Liderada por Nicolas Fiorillo, alias el Marajá, La banda de los niños cuenta por su lado la trayectoria tragicómica de un grupo de amigos que sobre los bordes finales de la pubertad y la escuela, y fascinados con el espectáculo de ostentación, sensualidad y violencia que ofrecen distintos capos, raperos y personajes de cine, aprovechan un transitorio vacío de poder mafioso en el centro de Nápoles para empezar a intimidar y extorsionar a sus habitantes. Al principio como un juego, su emprendimiento delictivo se pone en marcha y entre lecciones de guerra urbana frente a la PlayStation y tutoriales para disparar ametralladoras en YouTube, los chicos descubren que "a ellos no les importa nada cómo se hace el dinero, lo importante es hacerlo y hacer ostentación de él, lo importante es tener coches, trajes y relojes, ser deseados por las mujeres y envidiados por los hombres". Claro que "la banda de los niños", como los bautizan los diarios, todavía no son realmente hombres ni saben qué hacer con el deseo de las mujeres, y tampoco tardan en entender que las motos son mejores que los coches y que las zapatillas Nike son más cómodas que los trajes.

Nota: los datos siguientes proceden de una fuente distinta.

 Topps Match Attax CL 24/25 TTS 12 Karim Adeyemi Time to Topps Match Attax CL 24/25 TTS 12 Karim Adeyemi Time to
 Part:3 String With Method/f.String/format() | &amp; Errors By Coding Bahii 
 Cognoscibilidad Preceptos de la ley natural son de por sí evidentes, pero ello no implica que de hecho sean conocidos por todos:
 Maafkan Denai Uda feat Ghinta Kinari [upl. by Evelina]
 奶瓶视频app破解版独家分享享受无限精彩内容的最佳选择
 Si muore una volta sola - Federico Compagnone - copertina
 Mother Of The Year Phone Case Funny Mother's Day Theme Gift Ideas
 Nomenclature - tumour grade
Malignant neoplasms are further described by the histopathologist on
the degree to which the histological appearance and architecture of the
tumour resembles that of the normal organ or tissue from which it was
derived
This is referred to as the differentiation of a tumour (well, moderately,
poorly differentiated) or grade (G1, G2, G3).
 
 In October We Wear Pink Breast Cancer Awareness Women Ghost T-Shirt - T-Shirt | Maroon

Desde ese cruce entre criminalidad e infancia ‒que habilita el despliegue de varias perversiones sádicas‒, el Marajá plantea además una idiosincrasia según la cual, en un tono no tan lejano a ciertos discursos neoliberales, ya no existen las diferencias de clase sino las "categorías del espíritu", un modelo que divide a los vivos entre "los jodedores y los jodidos" (y solo los débiles se conforman con ser un "jodido"). En esa línea, las peores dificultades literarias de La banda de los niños surgen cuando Saviano insiste en desmembrar su propia historia con interferencias retóricas más cercanas a las de un editorialista indignado que a las de un novelista experimentado. Uno entre muchos ejemplos de eso podría ser éste: "En Nápoles no hay vías de crecimiento: se nace ya en la realidad, dentro, no la descubres poco a poco". (Y otro podría ser éste: "Las armas están hechas para los jóvenes, para los niños. Es una verdad que vale en cualquier latitud del mundo").

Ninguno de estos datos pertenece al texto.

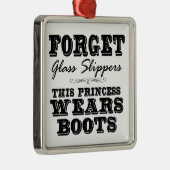 Vergeet Glaspannen, deze prinses draagt Boots Metalen Ornament (Rechts)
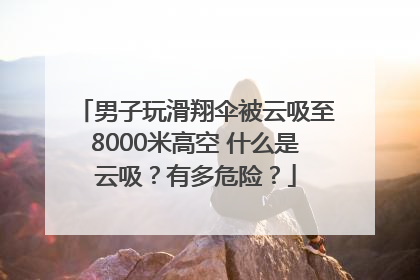 男子玩滑翔伞被云吸至8000米高空 什么是云吸？有多危险？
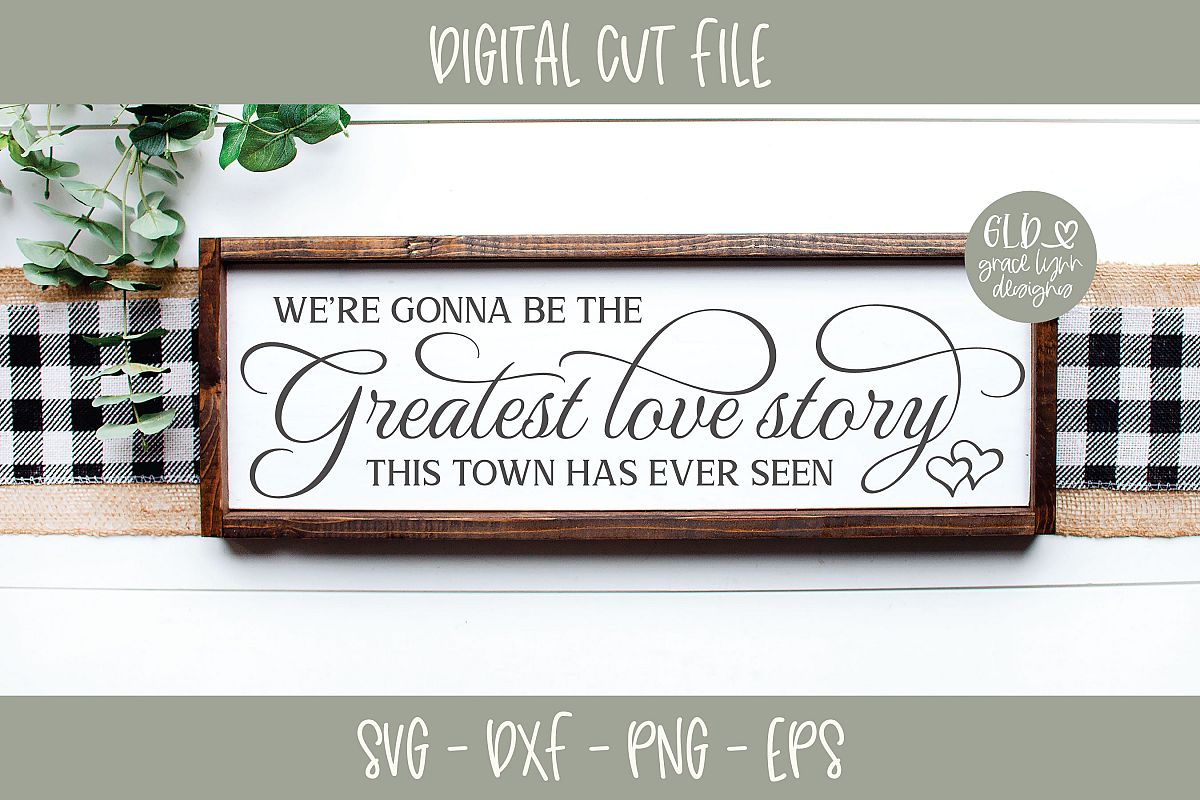 We're gonna be the greatest love story - Wedding SVG example image 1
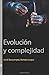 Evolución y complejidad (Si...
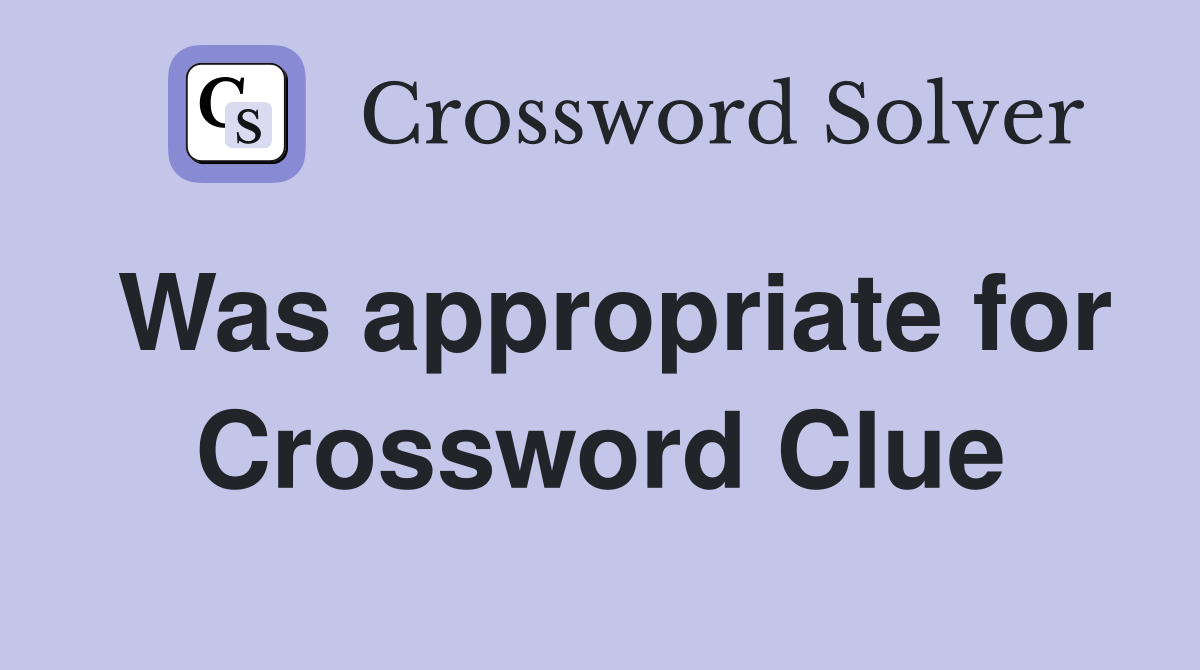 Was appropriate for Crossword Clue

Así, La banda de los niños se presenta como una postura genuina a favor de la ficción, concebida sobre todo como una herramienta estética concreta para lo que, ya en CeroCeroCero, se describe como el acto de "ponerse de parte de la justicia", y, al mismo tiempo, como una prueba de que las buenas intenciones no bastan para escribir buenas novelas. En este punto, sin embargo, el error sería confundir el conflicto creativo planteado por Saviano con su resolución fallida. ¿Y cuál es ese conflicto? En esencia, el mismo que definió con ironía Oscar Wilde cuando dijo que el periodismo es ilegible y la literatura no es leída. En tal caso, la intención de Saviano de desnudar desde la ficción la lógica profunda de la mafia napolitana (sin recaer en el rol antipático del delator) sin dudas puede sostener la estructura narrativa de una novela. Pero, como señala el crítico literario Terry Eagleton, el problema es que en esa simplificación del trabajo de la ficción se suele dejar de lado "la creación retórica", que es la que le da valor literario a la forma. Y ese es, al fin y al cabo, el vacío retórico que Saviano se apura en rellenar con las fórmulas previsibles del periodista cómodo en el registro de la no ficción. En otras palabras, como dice Eagleton respecto a la literatura, conocer las reglas del ajedrez y aún plantear una gran jugada no garantiza ganar el partido.